ICD-10 (The ICD-10 Classification of Mental and Behavioral Disorders. Clinical description and diagnostic guidelines)
Introduction. Cotard syndrome is a neuropsychiatric pathology that is uncommon in medical practice but has a significant impact on public awareness of the importance of mental health. This mental disorder is also known as negation delirium, living dead syndrome, nihilistic delirium, or walking corpse syndrome. Objectives. A clinical case of a patient diagnosed with dementia due to late-onset Alzheimer's disease is presented; dementia also includes symptoms of Cotard's syndrome. Over time, the transmission of knowledge and data about Cotard Syndrome, despite its very low frequency, has become a pathology that intrigues and inspires curiosity among individuals. Consciousness of the existence of this delirious illness and the accurate definition of the symptoms of a dual diagnosis are required in a number of psychiatric pathologies. Method. This document was created using the "Elisabeta Doamna" psychiatry hospital Database from Galati, Romania, where patient data was acquired and admitted to the Psychiatry Clinic Section II. In addition, a variety of bibliographical references and diagnostic criteria were utilized, including the ICD-10 (the Classification of Mental and Behavioral Disorders, Clinical Description, and Diagnostic Guidelines), the DSM-5 (the Diagnostic and Statistical Manual of Mental Disorders), and the psychometric tests: the MMSE (the Mini Mental Status Test) and the GAFS (the Global Functioning Assessment Scale). Results and Conclusions Despite having no psychiatric history, the patient arrived at the psychiatric hospital after experiencing psychiatric symptoms caused by both Alzheimer's disease and Cotard's syndrome, symptoms that were ignored and gradually deteriorated, resulting in full-blown delirium, rapid dementia degradation, and a not-very-favorable outlook.

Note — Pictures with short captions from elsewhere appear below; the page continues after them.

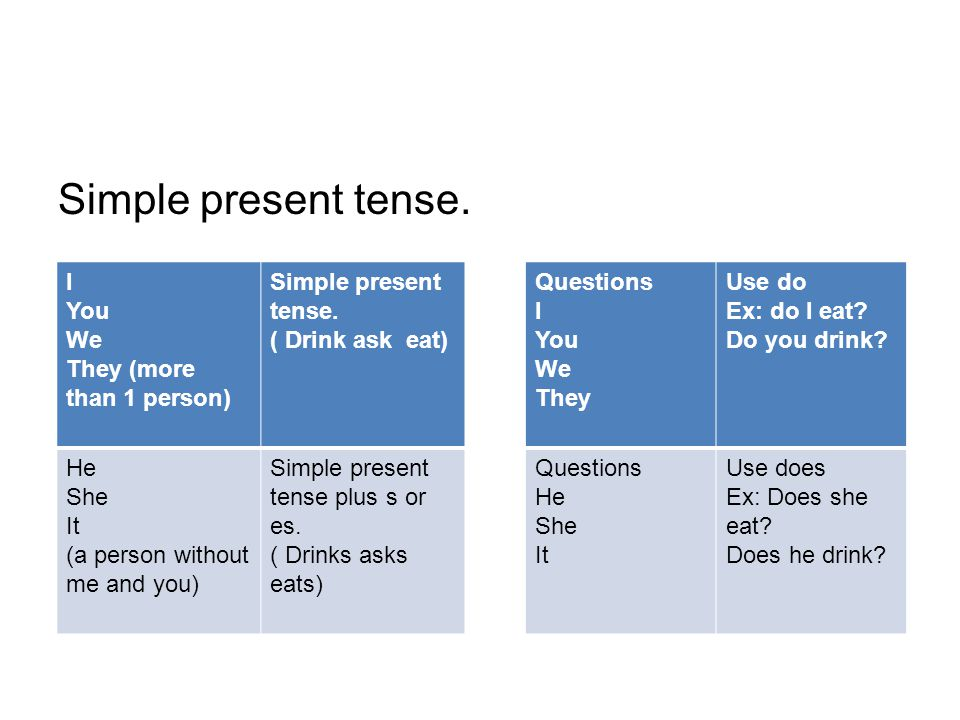 Simple present tense. I You We They (more than 1 person) Simple present tense. ( Drink ask eat) He She It (a person without me and you) Simple present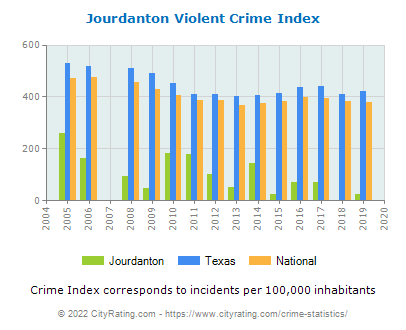 Jourdanton Violent Crime vs. State and National Per Capita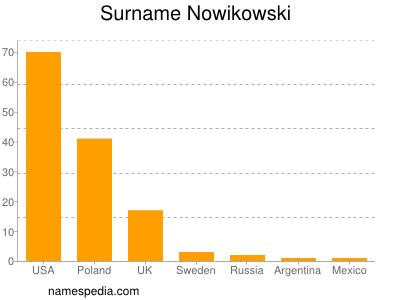 Surname Nowikowski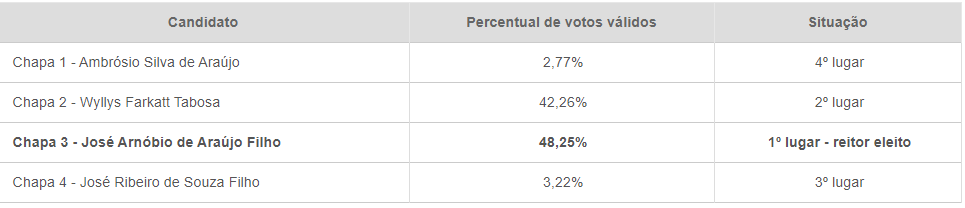 eleições IFRN reitor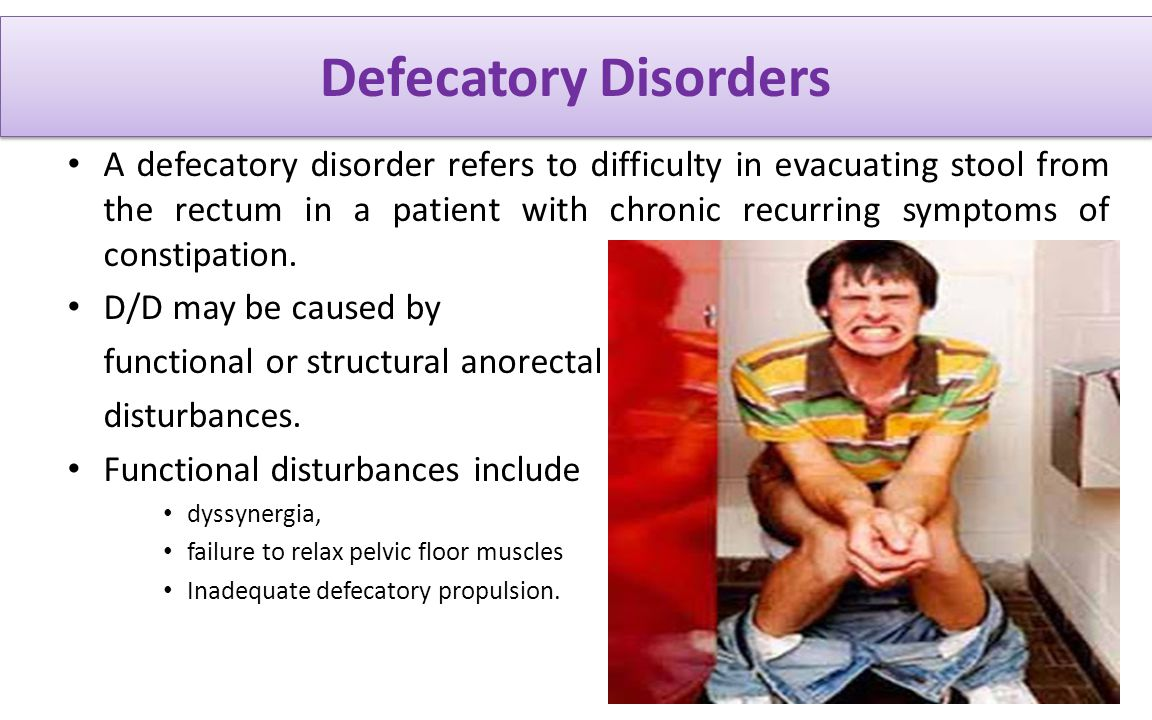 Management of benign ano rectal disorders acg clinical for Pelvic floor dyssynergia causes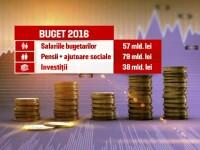 BUGET 2016. Salariile si pensiile cresc de la 1 ianuarie. Ce se va intampla cu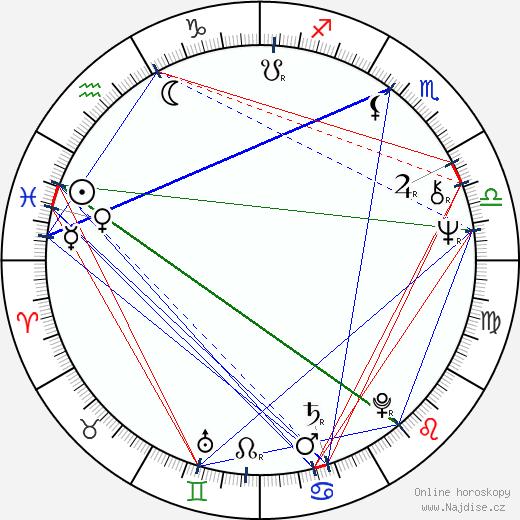 Mirta Ibarra wikipedie wiki 2018, 2019 horoskop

Keywords: Cotard Syndrome, Alzheimer disease, delirium of negation, dementia, psychiatry.
Cotard syndrome is a rare disease that causes people to question their own existence, leading them to believe that they are dead, that they are missing body parts or organs, or that they have no body at all, the last symptom being the most severe case of homonymous syndrome, according to the author's classification. Despite the fact that this mental illness was discovered in 1788 and was observed and analyzed by a number of people, it was not officially defined until 1880, when French neurologist Jules Cotard gave a lecture to the Medical Psychological Society in Paris. At that time, Cotard described this psychotic denial of his own existence as a deep, melancholy dementia, often linked to severe hypochondria, depression, suicidal tendencies, and the powerful conviction of the person that his life is over and that he is already dead; in a few of these cases, patients believed themselves to be immortal people or gods. In his article, Cotard also referred to the reports of other French physicians who had patients suffering from this disease and believed they had lost all their blood or had no brain, head, stomach, heart, or other organs or were in a rotten state. (Nica-Udangiu et al., 2000).

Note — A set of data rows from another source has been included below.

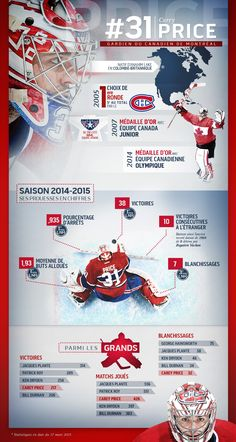 Infographie sur Carey Price | RDS.ca Pens Hockey, Hockey Cards, Ice Hockey, Montreal Canadiens, Spengler Cup, Denver Broncos, Graphic Design Inspiration, Nhl, Knives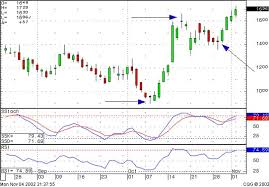 chart pattern trading system swing trading candlestick signals stock market charts and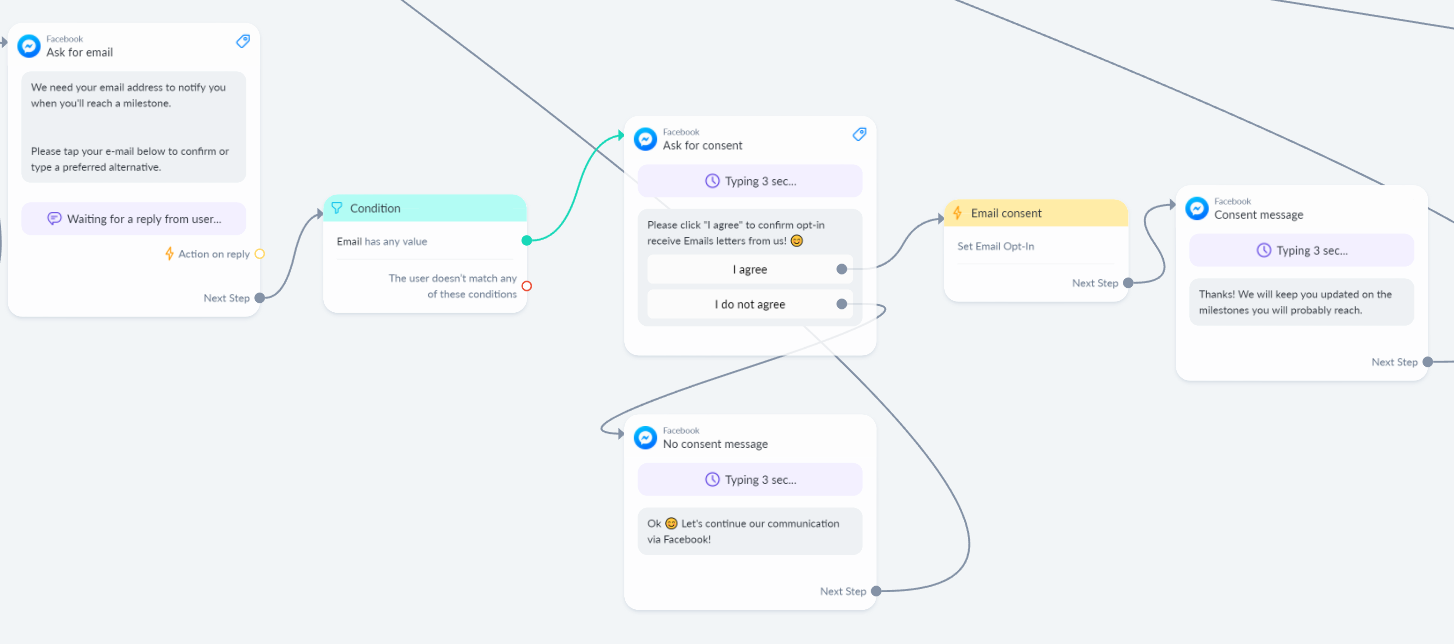 Asking consent to send email notifications for successful milestones.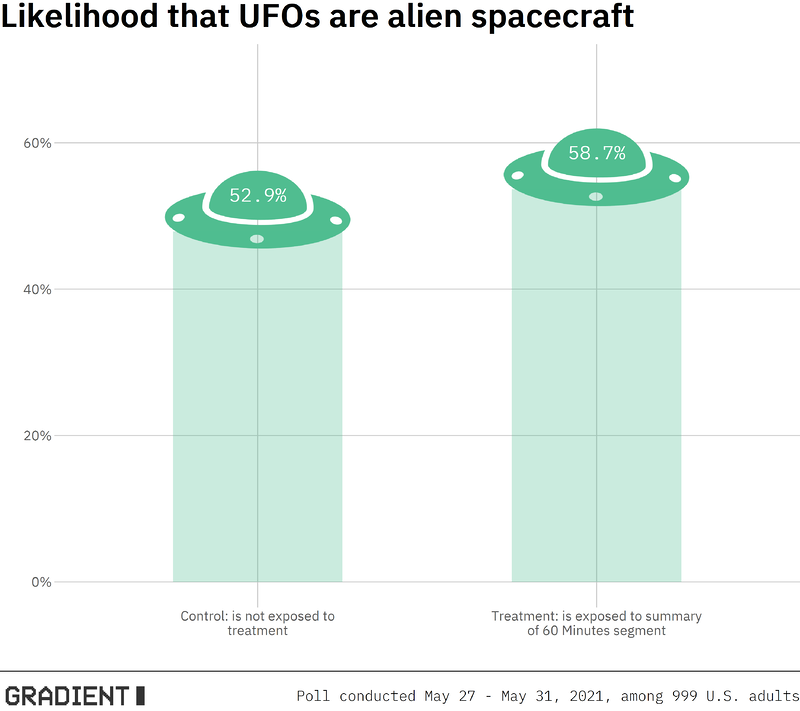 ufo_plot
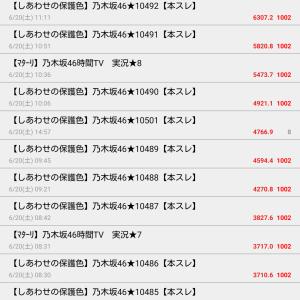 【衝撃】乃木坂46板すごいことになっててワロタwwwwwwww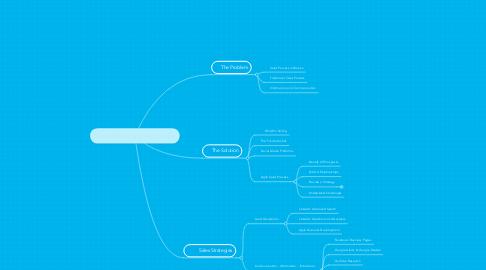 Mind Map: Social Media & Sales Process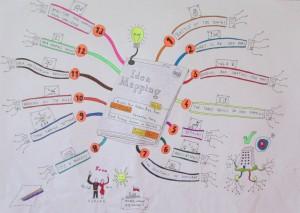 Wojtec - Idea Map of Idea Mapping Book - Smaller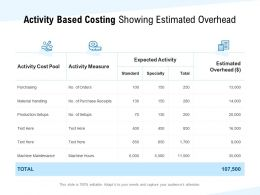 Activity Based Costing Showing Estimated Overhead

The delusional concept is a disruption of thought function, which results in an incorrect reflection of reality, and the pathological character of these multiple diseases is not recognized by the person involved, resulting in an adverse, pathological modification of culture, the globe, and, finally, the association of another psychiatric disease, the personality disorder.

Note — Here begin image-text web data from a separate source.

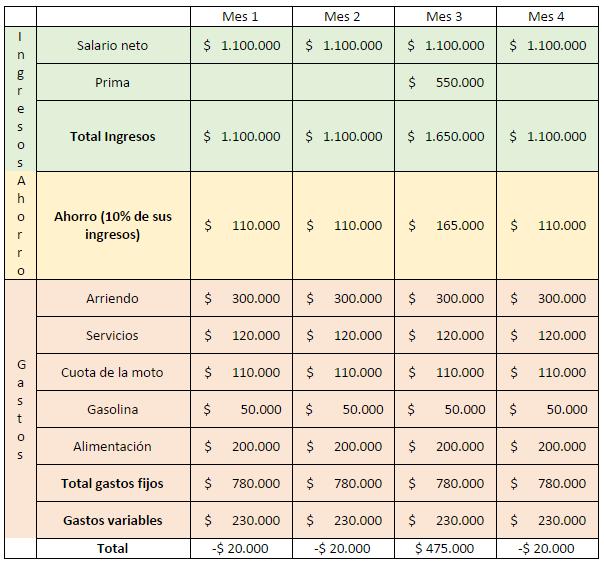 Tabla presupuesto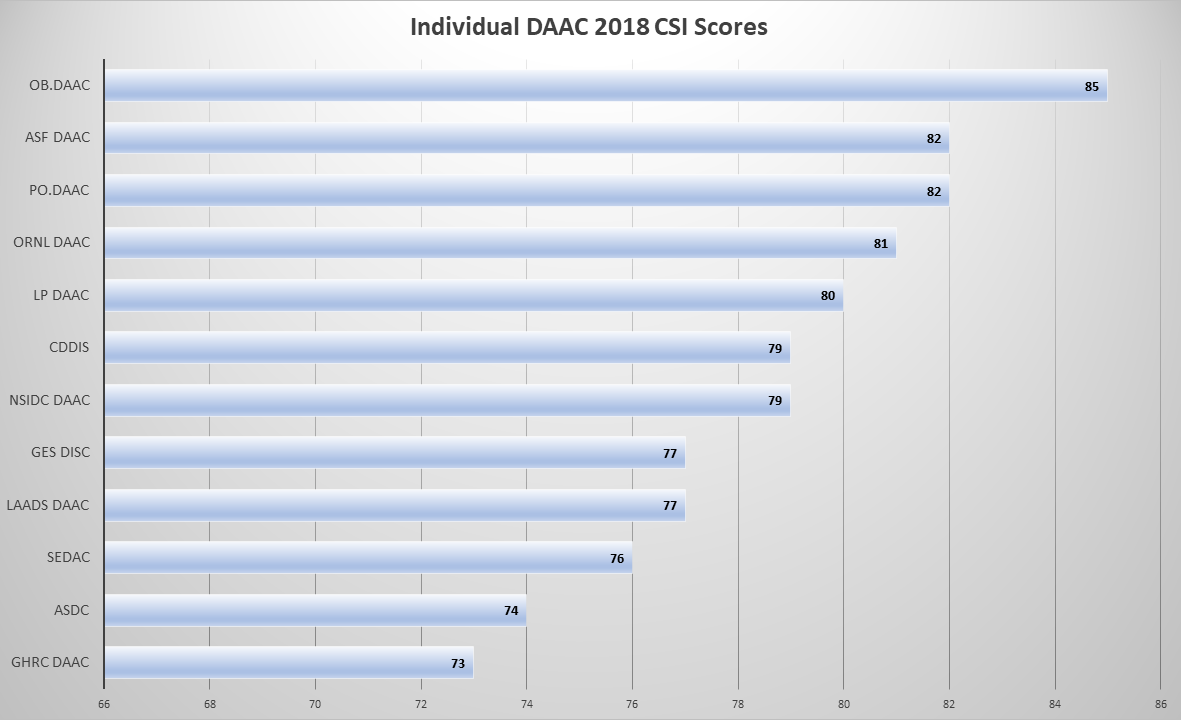 Table showing individual DAAC CSI scores in 2018 ACSI survey.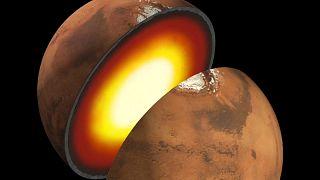 Insight: Mars'ın sırlarını çözecek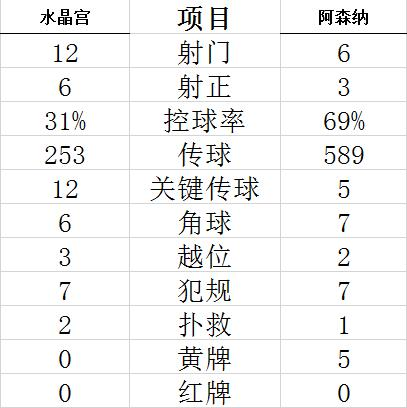 【博狗扑克】英超-佩佩梅开二度 新秀破门 阿森纳3-1力夺4连胜
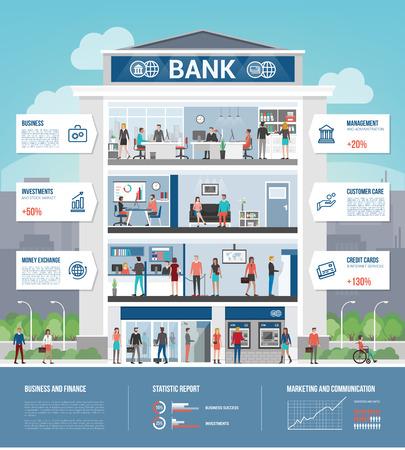 Bankgebouw en financiën infographic met interieurs, tekst, pictogrammen instellen en mensen die werken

Cotard's syndrome is mainly defined by the presence of an illusionary concept, a delirious idea of negation. The delirium of negation differs from the other types of delirious thoughts in the following way: the patient defines the existence of delirium by implicitly involving himself in the corresponding life and firmly believing in delirious concepts, whereas other delirious syndromes impose the presence of another individual for the diagnosis (Sadock et al., 2009).
Dementia, as described in ICD-10 (Mental and Behavioral Disorders Classification), is a chronic or progressive brain disease syndrome in which many higher cortical functions, including mental function, thinking, orientation, comprehension, computation, learning ability, language, and judgment, are deteriorated (World Health Organization, 1993). Deterioration of cognitive function is usually followed by a decline in social behavior, emotional control, or motivation. In view of the fact that dementia causes a marked decrease in intellectual functioning, it can also be defined as a malfunction in day-to-day operations such as personal hygiene, washing, clothing, feeding, etc. (World Health Organization, 1993). Alzheimer's disease, the most common degenerative brain disease, is currently thought to be irreversible, with an unknown etiology and neuropathological and neurochemical characteristics (World Health Organization, 1993). The onset of this disease may occur in the middle of adult life or even earlier, but the incidence is higher in the latter part of life (World Health Organization, 1993). There is a chance of a family history of comparable dementia with faster evolution and more prominent characteristics, indicating a temporal lobe and parietal lesion, including dysphagia and dyspraxia in cases with onset prior to the age of 65 (World Health Organization, 1993). In cases of late onset (dementia in late-onset Alzheimer's disease), the progression of the disease may be slower and almost globally characterized by a deterioration of superior cortical functions (World Health Organization, 1993).
Mrs. M.A. Patient, female, 69 years old, Romanian, Christian-Orthodox, urban, was admitted in emergency, accompanied by her children in Galati, Romania, on November 13, 2018, in relation to the psychiatric symptomatology described below.
History of hereditary collateral: not important
Personal physiological history: first menstruation at the age of 14, menopause at the age of 50, seven pregnancies, three natural births, and four spontaneous abortions
Personal pathological history: she has had HTA (hypertension) for 15 years and is in therapy, but medication has been neglected in recent months.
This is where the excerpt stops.